As a young Bahraini living in Saudi Arabia, Dean was inspired by the stories of jihad and joined the mujahideen movement in Bosnia in the 1990s and then subsequently found himself in Afghanistan swearing allegiance to Osama bin Laden. But after the 1998 al-Qaeda suicide bombings of the US embassies in Kenya and Tanzania, which killed more than 200 people, Dean suffered a crisis of faith that led to him rejecting jihadism. Recruited by Qatari intelligence, Dean worked for British intelligence for eight years, before having his cover blown in 2006 in a book that revealed a number of CIA sources, forcing him to take on the assumed name he is currently known by out of fear of reprisals. The information he provided helped foil a number of attacks and led to the arrest of numerous al-Qaeda operatives.
Dean believes that besides the desire for redemption, another factor luring recruits to ISIS is its political narrative of a war against Islam, and not just from the West, but also from the Shia community, liberals and what they have labelled as the apostate regimes.

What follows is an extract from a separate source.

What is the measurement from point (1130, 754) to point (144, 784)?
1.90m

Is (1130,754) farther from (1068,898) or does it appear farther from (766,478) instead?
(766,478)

“With this persecution complex, he or she starts to ascend spiritually above everyone else and in the process develop a superiority complex, believing they are the elite of the Ummah, [community] so they start to see non-Muslims and other fellow Muslims, even relatives as sub-human, which unleashes the psychopath within, like we saw in Saudi Arabia recently with the man who killed his father because he worked in a government job.”
A reason that ISIS appeals to more people than al-Qaeda ever did is the lifestyle it offers, Dean said. “Where al-Qaeda offered danger and a life on the run from one safe house to the next, [ISIS] offered a society where even women can participate, where new recruits can establish roots, by having a family, a home and being recognised as an authority, respect and empowerment, which was lacking in their lives.”
Dean also attributed ISIS’s successful recruitment to the rise in sectarianism in the region, a by-product of the 2003 Iraq invasion and occupation. According to the former al-Qaeda member, an example of this can be seen in the drop in Saudi ISIS recruits after Riyadh launched its campaign against the Shia Houthis in Yemen.
“In the past the average number of Saudis travelling to join [ISIS] was between 80 and 90 per month, but after the Saudis started their campaign in Yemen and stood up against the alleged Iranian expansion in the region, the average number of Saudi recruits dropped to 20 per month, an almost 400 per cent drop. You see that sectarianism plays a far more important role,” he added.
As for the failure of moderate Islamic scholars to highlight ISIS activities as non-Islamic or counter to Sharia law, he said: “What we have are old scholars trying to address the issue through old-fashioned means, many of them feel that the Friday sermons suffice, either they don’t engage on social media, or if they do, you will see an hour-long video on YouTube of meaningless drivel that does not resonate with the average person. For example Taher al Qaderi in Pakistan wrote a long dissertation on how suicide bombings are forbidden in Islam.
“But it was 600 pages, which was enough to put an Islamic scholar to sleep despite the merits of his thoughts.”